#### ENUNCIADO A
Cambie "bush" por "shrub" en los registros, desde la línea que contiene "Is point (20, 130), as" hasta la línea que contiene "4062 millimetres", y reproduzca únicamente esas líneas sin ninguna otra modificación.

#### TEXTO DE LECTURA
◆ ◆ ◆ ◆
PD: Un tecnico de radios tambien podria conocer del tema


----------



## armaggedon_1757 (Dic 27, 2007)

si el que esta cortado iba a uno de los cables del inductor de onda media, quiere decir que el mas recomendable para la sintonia de vhf o fm comercial, esta del otro lado, por tener menor capacitancia.   
usa los del otro lado, los que dicen fc1 y fc2 . en la foto no se lee bien cual es el 1 y el 2.
o sea, si estuviera dado vuelta, tendrias que usar las patillas correspondientes a lo que aca es c1 
jaja no se como explicarlo empiezo a dar vueltas y me mareo a mi mismo

la patilla del medio, esta conectada internamente con la del medio del otro lado (puenteadas)


----------



## magoseitor (Dic 27, 2007)

Gracias por esa aclaracion armaggedon_1757 te entendi muy bien  probare esas patas entonces.
Ahora, cuando dices la pata del medio, hablas de las que estan en el medio de las 6, o de esa "7ma" pata que esta en la base del cap.?

salu2


----------



## mcrven (Dic 27, 2007)

Amigo magoseitor,

1.- Me uno a lo dicho por tecnicdeso y chinomix en cuanto a la construcción de equipos de RF. Todas las conexiones deben ser lo más cortas y rectas posible y, luego de probado el equipo, se debería encerrar en caja de blindaje, tanto la sección de RF cómo la de audio.

2.- Respecto del capacitor variable que muestras, es para ser utilizado en receptores de AM / FM, combinados. Contiene 4 capacitores separados, al igual que 4 trimmer de ajuste fino. La sección de AM consta de 2 capacitores que puede ser identificados por el mayor tamaño de los paquetes de cada uno, a través del plástico. Los de FM son 2 paquetes de dimensiones muy chicas.

Te sugiero que consigas un trimmer suelto, que es suficiente para un TX y, resulta más fácil de ajustar.

3.- Para una placa necesaria para el circuito, utiliza la de una redio vieja desmantelada, vaciada de todo rastro de pistas de cobre, de la cual sólo utilizarías la baquelita de soporte y alguno huecos para pasar los pines de los componentes. El alhambrado hazlo por la parte de abajo utilizando, en lo posible, los mismo pines de los componentes, cuidando de que toda conexión resulte lo más corta y recta posible.

Saludos y suerte: mcrven


----------



## djchinomix (Dic 27, 2007)

Hola amigos del foro.
Aca dejo una foto improvisada de como es el condensador.
Las patas 2 y 5 van unidas y esas van a tierra el los receptores
1 - 4 y 3 - 6 con las que se pueden ocupar, si se fijan bien, por ej. la pata 1 y 4 van unidas dentro del condensador por unas placas muy finas, al igual que las 3 y 6.
◆ ◆ ◆ ◆
#### ENUNCIADO B
Escriba la continuación del hilo del foro sobre el condensador variable a partir de su último mensaje.
◆ ◆ ◆ ◆
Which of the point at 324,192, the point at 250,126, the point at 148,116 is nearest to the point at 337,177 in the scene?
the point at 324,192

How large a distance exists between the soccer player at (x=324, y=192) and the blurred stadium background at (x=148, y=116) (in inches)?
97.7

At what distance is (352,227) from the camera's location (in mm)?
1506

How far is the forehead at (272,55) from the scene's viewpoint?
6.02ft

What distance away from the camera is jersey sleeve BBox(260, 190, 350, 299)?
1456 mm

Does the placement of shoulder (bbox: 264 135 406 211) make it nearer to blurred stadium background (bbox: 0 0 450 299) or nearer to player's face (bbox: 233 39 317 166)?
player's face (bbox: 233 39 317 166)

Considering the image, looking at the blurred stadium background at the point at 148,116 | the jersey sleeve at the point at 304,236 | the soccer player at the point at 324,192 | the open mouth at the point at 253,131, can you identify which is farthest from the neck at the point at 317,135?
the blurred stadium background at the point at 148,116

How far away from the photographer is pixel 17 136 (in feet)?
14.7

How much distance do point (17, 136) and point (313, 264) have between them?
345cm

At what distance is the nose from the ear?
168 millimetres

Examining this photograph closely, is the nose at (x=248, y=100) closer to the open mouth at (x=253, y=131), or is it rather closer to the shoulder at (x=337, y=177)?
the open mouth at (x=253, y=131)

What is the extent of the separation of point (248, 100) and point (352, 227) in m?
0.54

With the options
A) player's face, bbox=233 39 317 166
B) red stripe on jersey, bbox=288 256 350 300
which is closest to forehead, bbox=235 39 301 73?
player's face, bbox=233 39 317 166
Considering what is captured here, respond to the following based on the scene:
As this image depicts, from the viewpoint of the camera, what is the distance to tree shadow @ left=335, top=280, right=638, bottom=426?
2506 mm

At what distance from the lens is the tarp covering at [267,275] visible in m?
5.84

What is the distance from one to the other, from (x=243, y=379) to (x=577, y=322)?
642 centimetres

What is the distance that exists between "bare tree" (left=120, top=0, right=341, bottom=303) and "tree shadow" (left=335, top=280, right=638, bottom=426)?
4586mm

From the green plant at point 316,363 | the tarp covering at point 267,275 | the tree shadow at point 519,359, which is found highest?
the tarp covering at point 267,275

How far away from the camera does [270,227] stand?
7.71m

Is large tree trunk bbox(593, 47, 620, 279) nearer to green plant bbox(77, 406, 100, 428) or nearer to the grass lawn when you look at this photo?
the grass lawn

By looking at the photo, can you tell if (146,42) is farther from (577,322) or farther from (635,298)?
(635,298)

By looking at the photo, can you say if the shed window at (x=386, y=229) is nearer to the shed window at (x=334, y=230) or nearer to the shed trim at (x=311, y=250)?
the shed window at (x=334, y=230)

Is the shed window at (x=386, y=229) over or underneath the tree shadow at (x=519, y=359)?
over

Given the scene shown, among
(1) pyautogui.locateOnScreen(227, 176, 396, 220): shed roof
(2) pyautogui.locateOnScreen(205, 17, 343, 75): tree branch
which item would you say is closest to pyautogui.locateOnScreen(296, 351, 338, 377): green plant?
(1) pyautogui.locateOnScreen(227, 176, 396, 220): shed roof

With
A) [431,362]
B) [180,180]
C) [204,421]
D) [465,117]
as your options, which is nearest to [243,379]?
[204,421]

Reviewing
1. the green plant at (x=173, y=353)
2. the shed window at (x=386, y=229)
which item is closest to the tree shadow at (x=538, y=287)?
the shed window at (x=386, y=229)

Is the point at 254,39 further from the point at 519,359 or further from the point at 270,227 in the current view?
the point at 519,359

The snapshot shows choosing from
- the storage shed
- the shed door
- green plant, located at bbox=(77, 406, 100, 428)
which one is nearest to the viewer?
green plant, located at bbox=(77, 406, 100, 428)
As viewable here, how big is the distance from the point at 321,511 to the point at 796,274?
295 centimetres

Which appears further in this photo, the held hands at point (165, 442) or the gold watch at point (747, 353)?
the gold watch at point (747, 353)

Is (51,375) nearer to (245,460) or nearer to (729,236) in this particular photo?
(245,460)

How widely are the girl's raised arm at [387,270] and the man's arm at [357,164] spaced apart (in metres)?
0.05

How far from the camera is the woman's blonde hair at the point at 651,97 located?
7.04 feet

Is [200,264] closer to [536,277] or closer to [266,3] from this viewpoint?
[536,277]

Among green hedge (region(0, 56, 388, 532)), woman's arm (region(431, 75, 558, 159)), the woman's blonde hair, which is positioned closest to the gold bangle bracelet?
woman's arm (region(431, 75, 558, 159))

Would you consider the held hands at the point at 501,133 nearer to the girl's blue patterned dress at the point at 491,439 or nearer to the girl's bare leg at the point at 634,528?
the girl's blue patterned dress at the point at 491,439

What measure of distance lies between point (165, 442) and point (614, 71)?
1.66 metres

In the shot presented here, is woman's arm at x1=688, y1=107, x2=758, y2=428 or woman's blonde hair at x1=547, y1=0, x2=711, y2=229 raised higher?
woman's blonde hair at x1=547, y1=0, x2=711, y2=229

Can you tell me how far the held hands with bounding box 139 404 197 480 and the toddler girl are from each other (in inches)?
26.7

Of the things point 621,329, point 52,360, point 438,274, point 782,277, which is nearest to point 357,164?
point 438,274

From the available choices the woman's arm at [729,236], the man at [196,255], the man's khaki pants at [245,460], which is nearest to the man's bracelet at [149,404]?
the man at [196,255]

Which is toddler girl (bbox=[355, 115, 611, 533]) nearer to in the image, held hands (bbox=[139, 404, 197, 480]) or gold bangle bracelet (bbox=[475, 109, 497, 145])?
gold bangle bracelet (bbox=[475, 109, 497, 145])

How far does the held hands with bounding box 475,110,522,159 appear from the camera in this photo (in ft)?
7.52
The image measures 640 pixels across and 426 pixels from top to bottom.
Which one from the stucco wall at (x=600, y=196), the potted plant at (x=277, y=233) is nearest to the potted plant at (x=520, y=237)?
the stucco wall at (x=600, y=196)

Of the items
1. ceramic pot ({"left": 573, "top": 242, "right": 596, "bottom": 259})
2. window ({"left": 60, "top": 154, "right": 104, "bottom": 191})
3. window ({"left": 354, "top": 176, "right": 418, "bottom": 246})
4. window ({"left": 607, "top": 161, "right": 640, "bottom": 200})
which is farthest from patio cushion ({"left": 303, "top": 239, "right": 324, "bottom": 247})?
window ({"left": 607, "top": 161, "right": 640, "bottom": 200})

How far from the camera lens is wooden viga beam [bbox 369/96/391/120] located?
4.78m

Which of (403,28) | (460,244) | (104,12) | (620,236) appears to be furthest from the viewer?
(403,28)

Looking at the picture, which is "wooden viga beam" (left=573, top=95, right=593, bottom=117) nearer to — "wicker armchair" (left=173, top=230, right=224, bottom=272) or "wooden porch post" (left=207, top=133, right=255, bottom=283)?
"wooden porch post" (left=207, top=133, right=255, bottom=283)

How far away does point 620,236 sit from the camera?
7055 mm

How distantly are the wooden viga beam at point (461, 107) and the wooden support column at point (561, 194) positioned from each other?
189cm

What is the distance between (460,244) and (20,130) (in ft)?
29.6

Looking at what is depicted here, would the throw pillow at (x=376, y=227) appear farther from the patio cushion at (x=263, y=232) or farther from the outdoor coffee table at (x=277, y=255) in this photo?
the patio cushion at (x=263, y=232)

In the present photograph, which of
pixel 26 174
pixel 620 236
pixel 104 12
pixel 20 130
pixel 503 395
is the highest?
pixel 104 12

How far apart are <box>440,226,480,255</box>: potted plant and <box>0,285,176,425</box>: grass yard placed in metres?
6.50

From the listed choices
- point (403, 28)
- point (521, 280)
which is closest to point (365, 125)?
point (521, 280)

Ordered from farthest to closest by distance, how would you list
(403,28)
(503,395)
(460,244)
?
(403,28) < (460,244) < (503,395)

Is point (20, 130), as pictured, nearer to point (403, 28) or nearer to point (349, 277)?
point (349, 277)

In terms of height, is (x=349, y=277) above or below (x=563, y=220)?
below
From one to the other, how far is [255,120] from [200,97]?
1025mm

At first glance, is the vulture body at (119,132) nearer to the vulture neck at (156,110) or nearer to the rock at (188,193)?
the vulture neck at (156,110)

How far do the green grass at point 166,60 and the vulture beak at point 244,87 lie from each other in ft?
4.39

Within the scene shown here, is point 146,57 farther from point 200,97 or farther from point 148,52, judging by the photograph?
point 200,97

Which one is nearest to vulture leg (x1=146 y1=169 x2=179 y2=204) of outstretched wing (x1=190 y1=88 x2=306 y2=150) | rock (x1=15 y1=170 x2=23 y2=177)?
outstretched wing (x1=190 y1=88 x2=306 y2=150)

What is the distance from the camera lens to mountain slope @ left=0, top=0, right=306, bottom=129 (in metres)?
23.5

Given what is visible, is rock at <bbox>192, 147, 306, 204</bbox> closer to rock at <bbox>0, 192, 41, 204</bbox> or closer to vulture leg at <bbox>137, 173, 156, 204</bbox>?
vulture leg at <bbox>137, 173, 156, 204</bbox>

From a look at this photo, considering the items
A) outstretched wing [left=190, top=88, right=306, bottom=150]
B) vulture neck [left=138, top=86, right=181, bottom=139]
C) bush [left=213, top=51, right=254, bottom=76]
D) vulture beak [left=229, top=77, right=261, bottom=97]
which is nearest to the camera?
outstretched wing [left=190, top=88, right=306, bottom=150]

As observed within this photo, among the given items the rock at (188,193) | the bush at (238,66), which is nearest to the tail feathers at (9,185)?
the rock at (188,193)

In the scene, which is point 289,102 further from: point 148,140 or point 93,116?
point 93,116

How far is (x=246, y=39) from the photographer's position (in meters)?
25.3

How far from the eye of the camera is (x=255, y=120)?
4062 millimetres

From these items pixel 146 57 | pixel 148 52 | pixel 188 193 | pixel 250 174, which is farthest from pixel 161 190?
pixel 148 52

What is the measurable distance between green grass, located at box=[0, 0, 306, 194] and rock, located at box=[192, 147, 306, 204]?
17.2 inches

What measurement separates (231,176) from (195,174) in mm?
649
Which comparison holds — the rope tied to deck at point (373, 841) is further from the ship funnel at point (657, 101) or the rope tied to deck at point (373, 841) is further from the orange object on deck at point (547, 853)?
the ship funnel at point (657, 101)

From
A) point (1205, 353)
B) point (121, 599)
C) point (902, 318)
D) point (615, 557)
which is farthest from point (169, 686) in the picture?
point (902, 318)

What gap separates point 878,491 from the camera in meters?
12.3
◆ ◆ ◆ ◆
#### RESULTADO A
Is point (20, 130), as pictured, nearer to point (403, 28) or nearer to point (349, 277)?
point (349, 277)

In terms of height, is (x=349, y=277) above or below (x=563, y=220)?
below
From one to the other, how far is [255,120] from [200,97]?
1025mm

At first glance, is the vulture body at (119,132) nearer to the vulture neck at (156,110) or nearer to the rock at (188,193)?
the vulture neck at (156,110)

How far do the green grass at point 166,60 and the vulture beak at point 244,87 lie from each other in ft?
4.39

Within the scene shown here, is point 146,57 farther from point 200,97 or farther from point 148,52, judging by the photograph?
point 200,97

Which one is nearest to vulture leg (x1=146 y1=169 x2=179 y2=204) of outstretched wing (x1=190 y1=88 x2=306 y2=150) | rock (x1=15 y1=170 x2=23 y2=177)?
outstretched wing (x1=190 y1=88 x2=306 y2=150)

What is the distance from the camera lens to mountain slope @ left=0, top=0, right=306, bottom=129 (in metres)?
23.5

Given what is visible, is rock at <bbox>192, 147, 306, 204</bbox> closer to rock at <bbox>0, 192, 41, 204</bbox> or closer to vulture leg at <bbox>137, 173, 156, 204</bbox>?
vulture leg at <bbox>137, 173, 156, 204</bbox>

From a look at this photo, considering the items
A) outstretched wing [left=190, top=88, right=306, bottom=150]
B) vulture neck [left=138, top=86, right=181, bottom=139]
C) shrub [left=213, top=51, right=254, bottom=76]
D) vulture beak [left=229, top=77, right=261, bottom=97]
which is nearest to the camera?
outstretched wing [left=190, top=88, right=306, bottom=150]

As observed within this photo, among the given items the rock at (188,193) | the shrub at (238,66), which is nearest to the tail feathers at (9,185)?
the rock at (188,193)

In the scene, which is point 289,102 further from: point 148,140 or point 93,116?
point 93,116

How far is (x=246, y=39) from the photographer's position (in meters)?
25.3

How far from the eye of the camera is (x=255, y=120)?
4062 millimetres

#### RESULTADO B
En si son dos condensadores dentro de uno. No se cual sera su valor en cada lado pero prueben 1 - 4 y si no funciona bien prueben con 3 - 6.

PD: si tienen a la mano unos de esos condensadores variables de radios valvulares antiguas se daran cuenta del funcionamiento.

Saludos...


----------



## magoseitor (Dic 27, 2007)

Que mas decir djchinomix y mcrven... os quiero.   
Grandes dosis de agradecimiento para vosotros y claro, todos los que habeis participado en este hilo...

salu2


----------



## djchinomix (Dic 28, 2007)

magoseitor dijo:
			
		

> Que mas decir djchinomix y mcrven... os quiero.
> Grandes dosis de agradecimiento para vosotros y claro, todos los que habeis participado en este hilo...
> 
> salu2



De nada magoseitor, cualquier cosa solo consultala. saludos


----------



## armaggedon_1757 (Dic 29, 2007)

recien me fijo el esquema del transmisor jaja http://www.uoguelph.ca/~antoon/circ/fmt1.htm.  ese tx lo arme en una placa experimental, la que tiene las pistas como si fuera un protoboard. en hilera de 4 perforaciones sobre una misma isla de cobre. 
los transistores los tuve que reemplazar por los BC546 por no conseguir los originales.
 en cuestion transmite en vhf , y en modo am (lo verifique con un handy ) y el alcance maximo que logre fue de 50 m
saludos!


----------



## magoseitor (Dic 29, 2007)

Uff.. entonces armaggedon_1757? como es la cosa? transmit "claramente"  o no en fm? pudistes escuchar la transmision en algun radio ordinario? fuen en fm o am? se escuchaba claro?..jje..cuantas preguntas semi-estupidas..   

salu2


----------



## armaggedon_1757 (Dic 29, 2007)

jaja ,no,  esta bien hacer las preguntas. se recibe muy bien en los receptores fm comunes . pero lo que digo, es que al tratar de recibirlo con un handy, solo escuchaba la modulacion si ponia al handy en modo am. cuando lo ponia en fm, solo recibia a la onda portadora. y te digo mas, con el handy no lo recibia a los 50 m. solo lo recibia a gran distancia con la radio fm comun.
otra cosa mas, le puse una antena externa con polarizacion vertical ( omnidireccional) y lo recibo a mayor distancia.
 espero que sirva 
un abrazo!


----------



## magoseitor (Dic 30, 2007)

Gracias por la aclaracion, ahora si te entiendo mejor..
pues parece entonces un disegno no muy optimo no?
Me recomendais el transmisor que esta en este foro? (el hilo sticky)
Lo triste seria ponerme a buscar nuevamente las escasas piezas por equipos desmantelados   pero me reconfortaria saber que si lo armo en pcb funcionase a la primera..

salu2


----------



## anthony123 (Dic 30, 2007)

Es muy desagradable tu situación amigo, no me gustaria estar en sus zapatos, pero tu perceverancia y empeño es digno de admiracion, mis mas sinceras felicitaciones!


----------



## magoseitor (Dic 30, 2007)

Jejeje... hay que tirar con lo que se tiene..  , 

Gracias anthony123


----------



## Dano (Dic 30, 2007)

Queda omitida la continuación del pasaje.